PROMPT: A verbatim copy of the lines from the one with "family: Sciuridae" through the final line below is required; print it and nothing else.

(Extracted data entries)
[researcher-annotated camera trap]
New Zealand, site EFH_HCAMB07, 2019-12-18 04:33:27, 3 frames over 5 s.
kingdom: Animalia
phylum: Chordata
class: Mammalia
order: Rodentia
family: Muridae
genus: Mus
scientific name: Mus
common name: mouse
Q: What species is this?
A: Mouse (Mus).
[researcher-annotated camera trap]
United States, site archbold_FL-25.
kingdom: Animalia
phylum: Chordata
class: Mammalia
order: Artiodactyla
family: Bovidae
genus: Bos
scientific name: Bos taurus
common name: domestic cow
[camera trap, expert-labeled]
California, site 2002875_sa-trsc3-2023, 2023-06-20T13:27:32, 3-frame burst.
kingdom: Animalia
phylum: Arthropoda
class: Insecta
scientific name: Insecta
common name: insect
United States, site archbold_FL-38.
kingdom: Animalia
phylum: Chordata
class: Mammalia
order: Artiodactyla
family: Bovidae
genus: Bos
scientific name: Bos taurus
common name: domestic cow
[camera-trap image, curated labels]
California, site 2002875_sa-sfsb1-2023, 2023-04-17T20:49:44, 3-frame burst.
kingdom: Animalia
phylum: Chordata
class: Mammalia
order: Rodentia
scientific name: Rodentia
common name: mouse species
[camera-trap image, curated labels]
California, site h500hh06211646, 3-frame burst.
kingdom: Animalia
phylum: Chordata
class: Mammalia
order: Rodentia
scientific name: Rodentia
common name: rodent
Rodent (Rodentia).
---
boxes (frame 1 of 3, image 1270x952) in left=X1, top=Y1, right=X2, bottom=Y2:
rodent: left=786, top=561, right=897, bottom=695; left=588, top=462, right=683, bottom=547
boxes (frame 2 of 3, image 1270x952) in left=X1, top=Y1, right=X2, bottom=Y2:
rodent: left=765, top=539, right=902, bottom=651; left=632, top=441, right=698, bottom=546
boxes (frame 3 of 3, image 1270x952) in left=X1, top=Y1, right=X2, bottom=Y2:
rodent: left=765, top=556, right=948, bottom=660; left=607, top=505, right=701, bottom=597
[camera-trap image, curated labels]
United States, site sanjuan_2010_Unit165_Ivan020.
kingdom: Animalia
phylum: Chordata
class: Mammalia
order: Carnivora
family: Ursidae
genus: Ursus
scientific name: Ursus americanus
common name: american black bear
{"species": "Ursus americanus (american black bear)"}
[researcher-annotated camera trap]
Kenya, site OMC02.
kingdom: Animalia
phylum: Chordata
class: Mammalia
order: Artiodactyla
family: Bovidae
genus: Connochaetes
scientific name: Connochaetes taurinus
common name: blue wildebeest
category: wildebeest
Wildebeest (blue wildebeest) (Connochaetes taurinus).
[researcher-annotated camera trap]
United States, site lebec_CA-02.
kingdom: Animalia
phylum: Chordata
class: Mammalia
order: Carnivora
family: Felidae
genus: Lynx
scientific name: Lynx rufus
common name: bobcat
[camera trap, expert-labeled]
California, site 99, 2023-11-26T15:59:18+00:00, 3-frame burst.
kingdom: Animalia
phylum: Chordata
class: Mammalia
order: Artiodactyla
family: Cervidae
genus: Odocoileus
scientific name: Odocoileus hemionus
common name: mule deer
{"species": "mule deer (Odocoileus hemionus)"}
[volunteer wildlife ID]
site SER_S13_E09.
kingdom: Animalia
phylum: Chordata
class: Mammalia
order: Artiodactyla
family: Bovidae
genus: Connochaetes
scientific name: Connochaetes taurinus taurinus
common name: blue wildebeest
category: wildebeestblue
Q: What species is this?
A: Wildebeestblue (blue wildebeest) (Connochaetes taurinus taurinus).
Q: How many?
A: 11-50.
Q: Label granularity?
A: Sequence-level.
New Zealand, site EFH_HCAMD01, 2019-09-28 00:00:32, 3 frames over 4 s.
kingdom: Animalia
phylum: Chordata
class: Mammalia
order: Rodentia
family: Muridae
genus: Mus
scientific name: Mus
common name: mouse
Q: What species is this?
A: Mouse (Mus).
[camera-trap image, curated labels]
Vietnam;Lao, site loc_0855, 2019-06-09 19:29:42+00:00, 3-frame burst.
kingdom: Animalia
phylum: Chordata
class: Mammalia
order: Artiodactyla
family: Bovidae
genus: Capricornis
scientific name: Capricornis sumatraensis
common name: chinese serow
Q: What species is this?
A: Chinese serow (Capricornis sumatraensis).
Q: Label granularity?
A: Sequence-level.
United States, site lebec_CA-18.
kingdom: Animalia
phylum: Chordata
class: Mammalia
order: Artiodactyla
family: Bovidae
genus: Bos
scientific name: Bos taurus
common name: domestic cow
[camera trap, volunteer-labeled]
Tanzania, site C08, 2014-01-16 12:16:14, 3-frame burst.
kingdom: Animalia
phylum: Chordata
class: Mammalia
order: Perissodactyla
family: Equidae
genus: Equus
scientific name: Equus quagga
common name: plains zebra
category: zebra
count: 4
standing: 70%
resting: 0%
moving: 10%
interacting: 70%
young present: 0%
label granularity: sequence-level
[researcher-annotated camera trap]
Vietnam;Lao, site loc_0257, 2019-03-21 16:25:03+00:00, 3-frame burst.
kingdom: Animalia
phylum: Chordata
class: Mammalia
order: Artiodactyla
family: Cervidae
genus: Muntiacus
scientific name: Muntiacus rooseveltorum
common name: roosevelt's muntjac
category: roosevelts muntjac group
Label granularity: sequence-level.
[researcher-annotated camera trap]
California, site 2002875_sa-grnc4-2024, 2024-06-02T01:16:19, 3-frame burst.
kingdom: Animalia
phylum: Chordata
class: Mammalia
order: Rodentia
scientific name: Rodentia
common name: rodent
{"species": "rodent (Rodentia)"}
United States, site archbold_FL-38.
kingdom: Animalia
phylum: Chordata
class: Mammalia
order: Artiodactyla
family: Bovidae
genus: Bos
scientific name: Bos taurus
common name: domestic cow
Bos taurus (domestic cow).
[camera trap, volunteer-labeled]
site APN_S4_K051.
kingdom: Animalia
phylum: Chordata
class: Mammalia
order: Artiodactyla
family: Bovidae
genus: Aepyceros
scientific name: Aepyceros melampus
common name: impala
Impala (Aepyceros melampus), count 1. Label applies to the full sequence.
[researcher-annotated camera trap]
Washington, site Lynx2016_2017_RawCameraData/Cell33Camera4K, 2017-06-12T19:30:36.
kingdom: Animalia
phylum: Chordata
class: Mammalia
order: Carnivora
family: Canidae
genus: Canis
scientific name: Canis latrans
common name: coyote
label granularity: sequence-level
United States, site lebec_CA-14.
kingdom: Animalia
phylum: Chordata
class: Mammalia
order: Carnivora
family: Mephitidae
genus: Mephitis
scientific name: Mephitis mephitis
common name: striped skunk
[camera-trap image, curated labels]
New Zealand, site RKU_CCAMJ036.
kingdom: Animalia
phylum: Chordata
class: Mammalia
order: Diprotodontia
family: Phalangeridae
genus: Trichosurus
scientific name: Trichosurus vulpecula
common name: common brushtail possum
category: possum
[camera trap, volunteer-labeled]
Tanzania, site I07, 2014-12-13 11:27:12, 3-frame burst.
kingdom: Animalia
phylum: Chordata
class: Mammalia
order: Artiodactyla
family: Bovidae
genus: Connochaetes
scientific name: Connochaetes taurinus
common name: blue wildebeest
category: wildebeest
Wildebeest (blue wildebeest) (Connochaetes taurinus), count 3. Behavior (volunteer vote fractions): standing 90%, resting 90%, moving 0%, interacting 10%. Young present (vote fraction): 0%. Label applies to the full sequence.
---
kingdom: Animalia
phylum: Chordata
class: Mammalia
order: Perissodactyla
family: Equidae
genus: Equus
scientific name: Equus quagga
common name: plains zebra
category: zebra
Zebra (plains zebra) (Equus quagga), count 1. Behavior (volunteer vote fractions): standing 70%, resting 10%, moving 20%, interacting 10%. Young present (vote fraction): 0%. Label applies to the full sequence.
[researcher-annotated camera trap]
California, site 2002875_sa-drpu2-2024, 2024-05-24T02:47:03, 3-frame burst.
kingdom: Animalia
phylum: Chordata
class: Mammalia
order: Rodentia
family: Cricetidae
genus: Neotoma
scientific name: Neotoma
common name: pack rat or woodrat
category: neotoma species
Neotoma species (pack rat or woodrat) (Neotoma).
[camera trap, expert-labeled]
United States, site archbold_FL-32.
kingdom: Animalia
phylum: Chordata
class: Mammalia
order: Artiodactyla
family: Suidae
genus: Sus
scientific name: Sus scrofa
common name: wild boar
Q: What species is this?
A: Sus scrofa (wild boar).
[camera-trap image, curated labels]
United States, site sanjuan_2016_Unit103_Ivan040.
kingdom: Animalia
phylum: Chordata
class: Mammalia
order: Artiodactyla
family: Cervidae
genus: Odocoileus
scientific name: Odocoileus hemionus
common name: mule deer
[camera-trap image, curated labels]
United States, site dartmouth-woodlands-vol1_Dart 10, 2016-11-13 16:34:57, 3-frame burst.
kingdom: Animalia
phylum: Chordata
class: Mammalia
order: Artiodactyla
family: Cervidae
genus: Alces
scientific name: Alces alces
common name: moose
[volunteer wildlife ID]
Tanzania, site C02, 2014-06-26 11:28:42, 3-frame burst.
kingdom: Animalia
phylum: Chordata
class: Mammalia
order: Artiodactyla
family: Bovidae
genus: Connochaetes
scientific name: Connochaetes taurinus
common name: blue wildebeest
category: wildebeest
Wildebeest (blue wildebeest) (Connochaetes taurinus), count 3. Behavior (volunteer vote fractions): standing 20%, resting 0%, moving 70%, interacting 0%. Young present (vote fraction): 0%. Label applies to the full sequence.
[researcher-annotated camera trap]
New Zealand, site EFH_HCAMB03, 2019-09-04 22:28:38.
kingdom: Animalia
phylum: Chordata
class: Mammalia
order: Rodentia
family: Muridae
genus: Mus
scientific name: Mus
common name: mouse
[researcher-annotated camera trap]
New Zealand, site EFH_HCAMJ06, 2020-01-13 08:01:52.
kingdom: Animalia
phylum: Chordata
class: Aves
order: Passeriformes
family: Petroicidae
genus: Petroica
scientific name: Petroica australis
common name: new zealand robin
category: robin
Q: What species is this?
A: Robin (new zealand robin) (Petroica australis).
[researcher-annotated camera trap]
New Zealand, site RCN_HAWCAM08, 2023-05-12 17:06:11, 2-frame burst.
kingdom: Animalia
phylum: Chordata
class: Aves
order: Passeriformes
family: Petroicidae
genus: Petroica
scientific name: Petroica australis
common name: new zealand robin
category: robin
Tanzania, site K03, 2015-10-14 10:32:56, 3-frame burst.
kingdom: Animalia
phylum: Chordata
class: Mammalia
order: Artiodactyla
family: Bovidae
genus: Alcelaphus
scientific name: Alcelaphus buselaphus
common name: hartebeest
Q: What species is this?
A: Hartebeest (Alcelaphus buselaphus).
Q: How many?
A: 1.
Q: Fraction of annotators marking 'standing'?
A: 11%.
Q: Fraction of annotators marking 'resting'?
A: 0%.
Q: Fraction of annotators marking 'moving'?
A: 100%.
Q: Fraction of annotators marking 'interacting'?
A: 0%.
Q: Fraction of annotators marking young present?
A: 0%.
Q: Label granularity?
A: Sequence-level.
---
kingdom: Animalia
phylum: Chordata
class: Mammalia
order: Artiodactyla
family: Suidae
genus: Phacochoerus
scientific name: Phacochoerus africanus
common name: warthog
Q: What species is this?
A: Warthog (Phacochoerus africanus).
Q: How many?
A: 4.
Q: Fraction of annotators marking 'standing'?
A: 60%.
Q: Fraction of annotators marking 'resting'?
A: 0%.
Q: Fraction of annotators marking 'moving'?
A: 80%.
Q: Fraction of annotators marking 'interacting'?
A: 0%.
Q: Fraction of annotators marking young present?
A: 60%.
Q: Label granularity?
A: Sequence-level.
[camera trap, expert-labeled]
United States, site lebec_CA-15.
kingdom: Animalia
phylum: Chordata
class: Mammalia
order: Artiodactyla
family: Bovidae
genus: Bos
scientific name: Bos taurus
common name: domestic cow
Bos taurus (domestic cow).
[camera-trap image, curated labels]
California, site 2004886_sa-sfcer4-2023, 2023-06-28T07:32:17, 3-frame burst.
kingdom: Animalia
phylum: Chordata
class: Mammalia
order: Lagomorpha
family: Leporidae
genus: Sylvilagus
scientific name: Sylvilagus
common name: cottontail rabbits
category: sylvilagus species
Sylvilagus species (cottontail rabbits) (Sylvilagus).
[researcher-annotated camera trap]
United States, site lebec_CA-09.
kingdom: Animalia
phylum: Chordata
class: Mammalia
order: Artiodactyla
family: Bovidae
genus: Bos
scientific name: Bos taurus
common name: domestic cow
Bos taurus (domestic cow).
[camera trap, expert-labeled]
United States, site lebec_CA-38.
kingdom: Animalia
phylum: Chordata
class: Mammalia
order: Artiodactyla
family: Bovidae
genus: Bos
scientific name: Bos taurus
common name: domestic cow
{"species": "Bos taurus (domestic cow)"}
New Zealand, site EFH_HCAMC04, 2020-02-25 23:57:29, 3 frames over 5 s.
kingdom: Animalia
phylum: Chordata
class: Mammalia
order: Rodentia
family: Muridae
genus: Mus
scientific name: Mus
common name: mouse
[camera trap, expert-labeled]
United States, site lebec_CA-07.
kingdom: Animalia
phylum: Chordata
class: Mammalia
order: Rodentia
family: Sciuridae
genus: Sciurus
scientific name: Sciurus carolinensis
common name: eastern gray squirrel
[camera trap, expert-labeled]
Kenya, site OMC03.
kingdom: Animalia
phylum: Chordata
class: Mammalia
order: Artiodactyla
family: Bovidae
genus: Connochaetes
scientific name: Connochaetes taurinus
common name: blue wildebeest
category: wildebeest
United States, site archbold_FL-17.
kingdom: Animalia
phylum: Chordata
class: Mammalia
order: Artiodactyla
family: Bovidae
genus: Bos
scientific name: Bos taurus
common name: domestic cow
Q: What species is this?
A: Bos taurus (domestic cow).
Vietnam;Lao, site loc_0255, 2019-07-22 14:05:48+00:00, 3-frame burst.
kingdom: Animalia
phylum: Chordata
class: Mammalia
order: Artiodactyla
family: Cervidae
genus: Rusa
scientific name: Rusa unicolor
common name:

WRITTEN ANSWER:
family: Sciuridae
genus: Sciurus
scientific name: Sciurus carolinensis
common name: eastern gray squirrel
[camera trap, expert-labeled]
Kenya, site OMC03.
kingdom: Animalia
phylum: Chordata
class: Mammalia
order: Artiodactyla
family: Bovidae
genus: Connochaetes
scientific name: Connochaetes taurinus
common name: blue wildebeest
category: wildebeest
United States, site archbold_FL-17.
kingdom: Animalia
phylum: Chordata
class: Mammalia
order: Artiodactyla
family: Bovidae
genus: Bos
scientific name: Bos taurus
common name: domestic cow
Q: What species is this?
A: Bos taurus (domestic cow).
Vietnam;Lao, site loc_0255, 2019-07-22 14:05:48+00:00, 3-frame burst.
kingdom: Animalia
phylum: Chordata
class: Mammalia
order: Artiodactyla
family: Cervidae
genus: Rusa
scientific name: Rusa unicolor
common name:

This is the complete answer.